I defrosted my first batch of frozen porcini today. As regular readers will recall, just before leaving town for a summer retreat in the Rockies, FOTL took in a haul of fresh spring porcini from the North Cascades, most of it consisting of prime buttons just emerging from the duff. In the past I've dried all my excess porcini, but this time I vacuum-sealed and froze the best specimens.
Well, the jury is still mostly out on the freezer technique, but this is what I've learned so far. Thawed porcini is nothing like fresh. (No kidding!) I left the mushrooms on paper towels at room temperature. In the picture at left you can see hints of frost on them and even the textured impression of the bag. Almost immediately the porcini started sweating, getting progressively slimier. My hopes were not high. (Next time I might leave them in their sealed bag and defrost overnight in the fridge.)

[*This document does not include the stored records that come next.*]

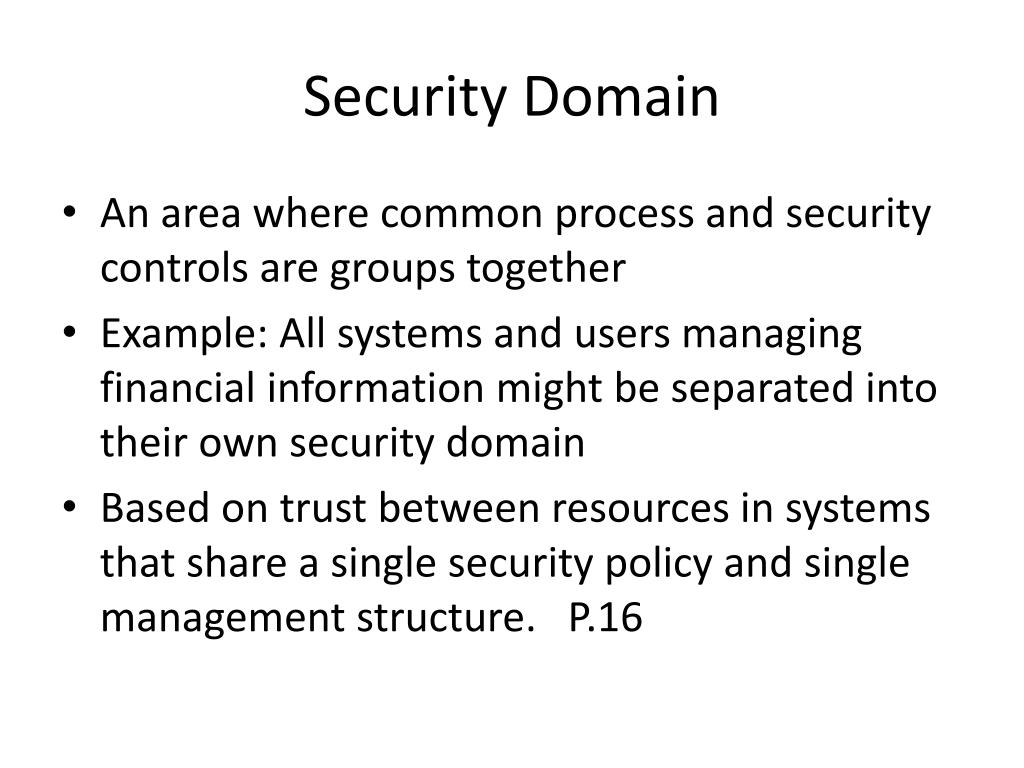 Security Domain

• An area where common process and security controls are groups together
• Example: All systems and users managing financial information might be separated into their own security domain
• Based on trust between resources in systems that share a single security policy and single management structure. P.16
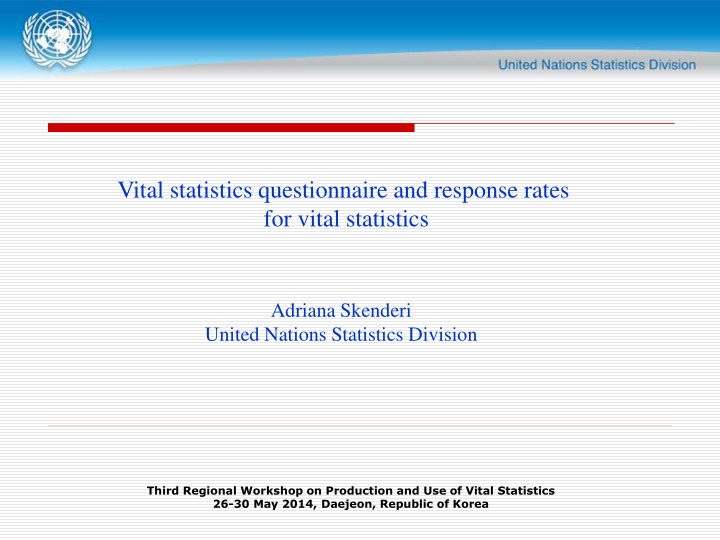 United Nations Statistics Division

Vital statistics questionnaire and response rates for vital statistics

Adriana Skenderi
United Nations Statistics Division

Third Regional Workshop on Production and Use of Vital Statistics
26-30 May 2014, Daejeon, Republic of Korea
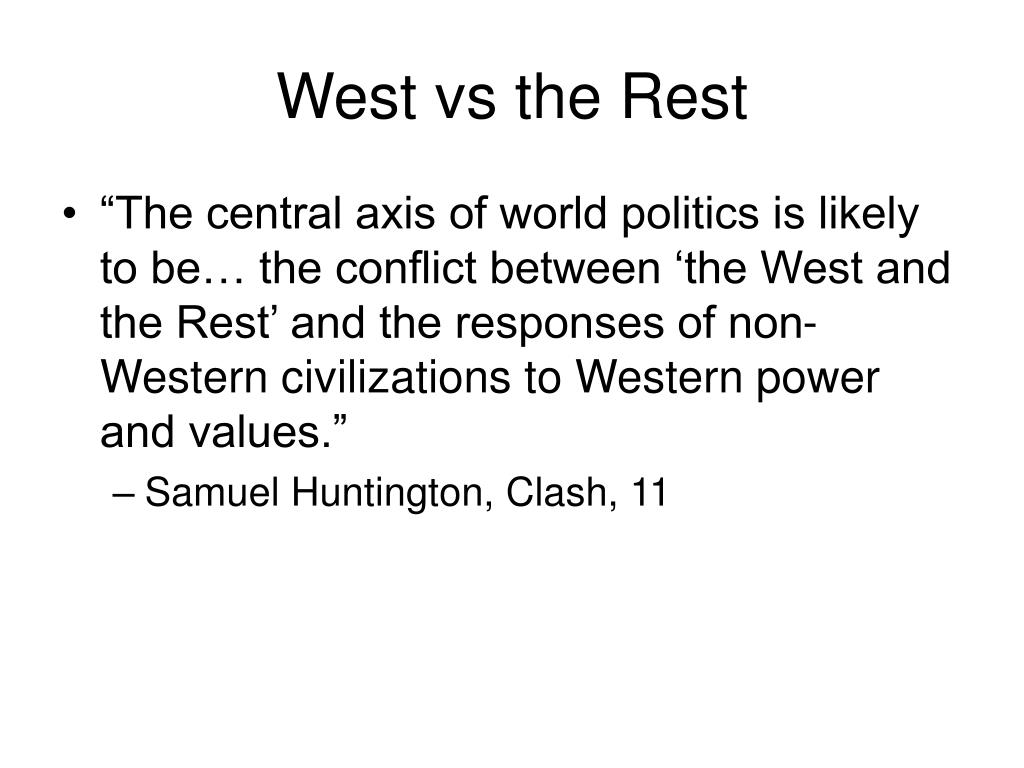 West vs the Rest

• “The central axis of world politics is likely to be… the conflict between ‘the West and the Rest’ and the responses of non-Western civilizations to Western power and values.”
– Samuel Huntington, Clash, 11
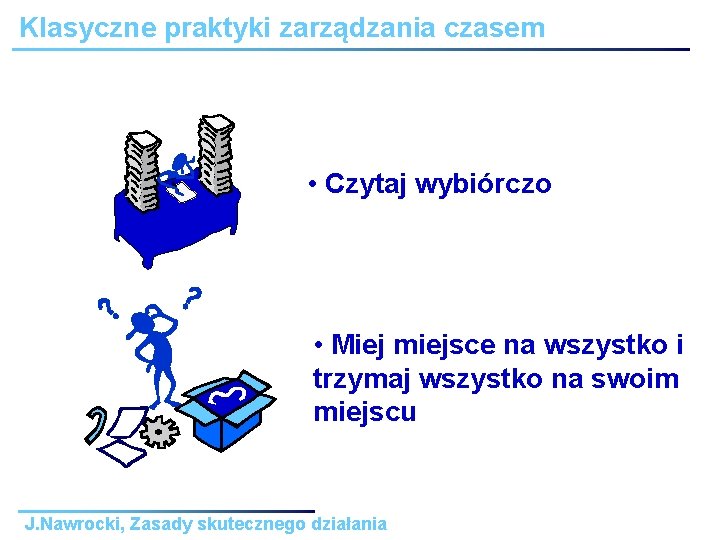 Klasyczne praktyki zarządzania czasem

• Czytaj wybiórczo

• Miej miejsce na wszystko i trzymaj wszystko na swoim miejscu

J.Nawrocki, Zasady skutecznego działania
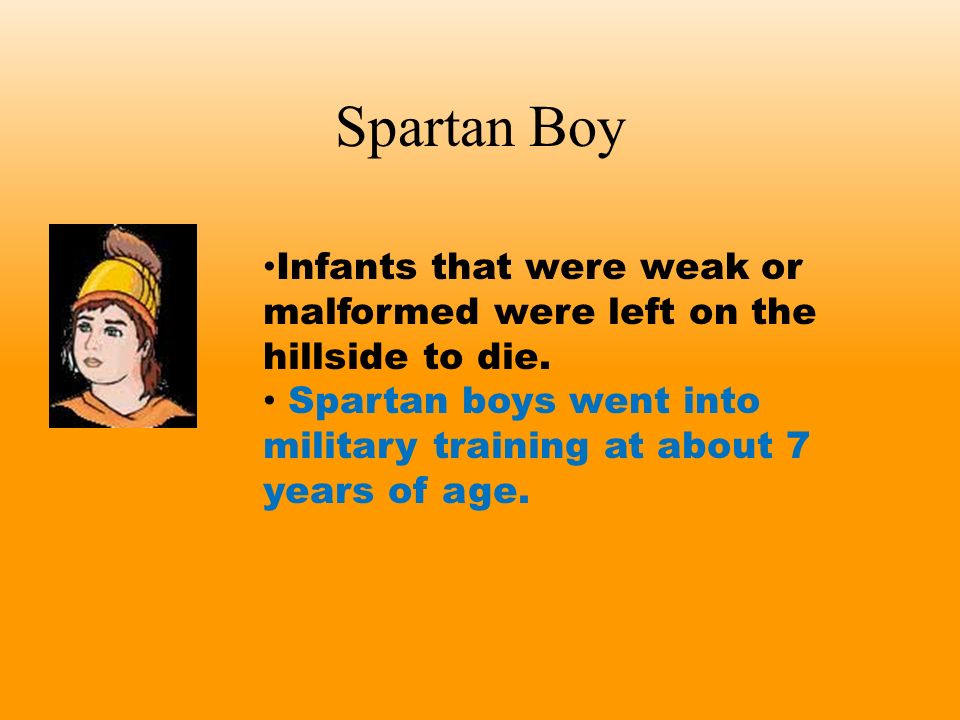 Spartan Boy

•Infants that were weak or malformed were left on the hillside to die.
• Spartan boys went into military training at about 7 years of age.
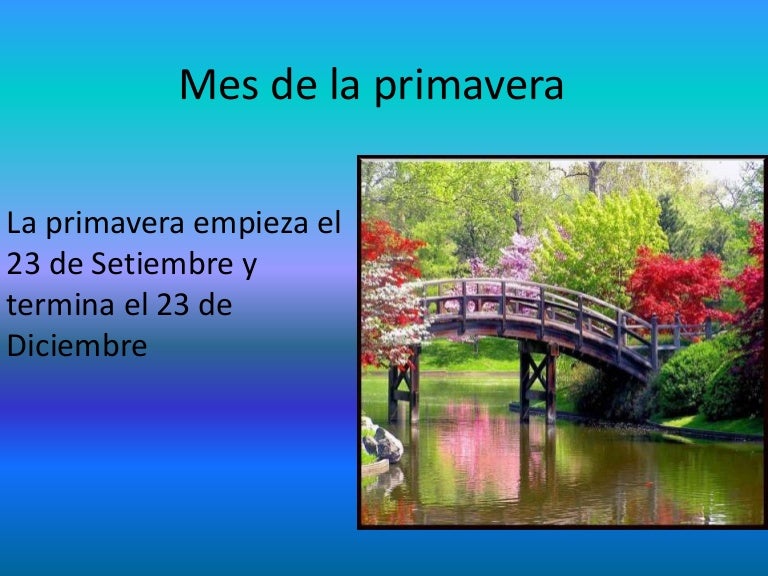 Mes de la primavera

La primavera empieza el 23 de Setiembre y termina el 23 de Diciembre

Despite the puddles of water forming around my precious porcini, they succumbed to the knife rather nicely (though not as crisply as fresh) and the interiors were still happily white for the most part. When it came time to cook the porcini, I decided to raise the heat and saute them longer than I would have otherwise, just to make sure excesss moisture was cooked out and the mushrooms got a crisp edge. This raised a few problems that required kitchen improvisation. The high stove temp meant I needed to de-glaze, so I added a quick pour of vermouth (white wine would have been a better choice); lacking a lemon, I squeezed in some lime for a kick of citrus (again, not optimum). A pat of butter near the end added more opportunity for de-glazing. At this point I added the fettucini to the pan and cut the heat.
The verdict on the first phase of the Great Frozen Porcini Test? Extra cooking helped render the previously frozen porcini into a state that—if not as flavorful—at least superficially resembled the outcome of cooked fresh. Also, because spring porcini is milder than other variants later in the season, I might choose the fall fungi in the future for this subtle dish.
1/8 cup olive oil
2 cups diced porcini
1 tbsp chopped garlic
1 tbsp butter
9 oz fresh fettucini
1/4 cup grated parmesan
sprig of fresh thyme, chopped
salt & pepper to taste
Saute porcini in oil until lightly browned; meanwhile add pasta to pot of boiling water. Add garlic to mushrooms and cook another minute or two. De-glaze with white wine or vermouth. Melt in butter, then stir in cooked pasta along with grated parmesan, lemon zest, and spices. Serves 2.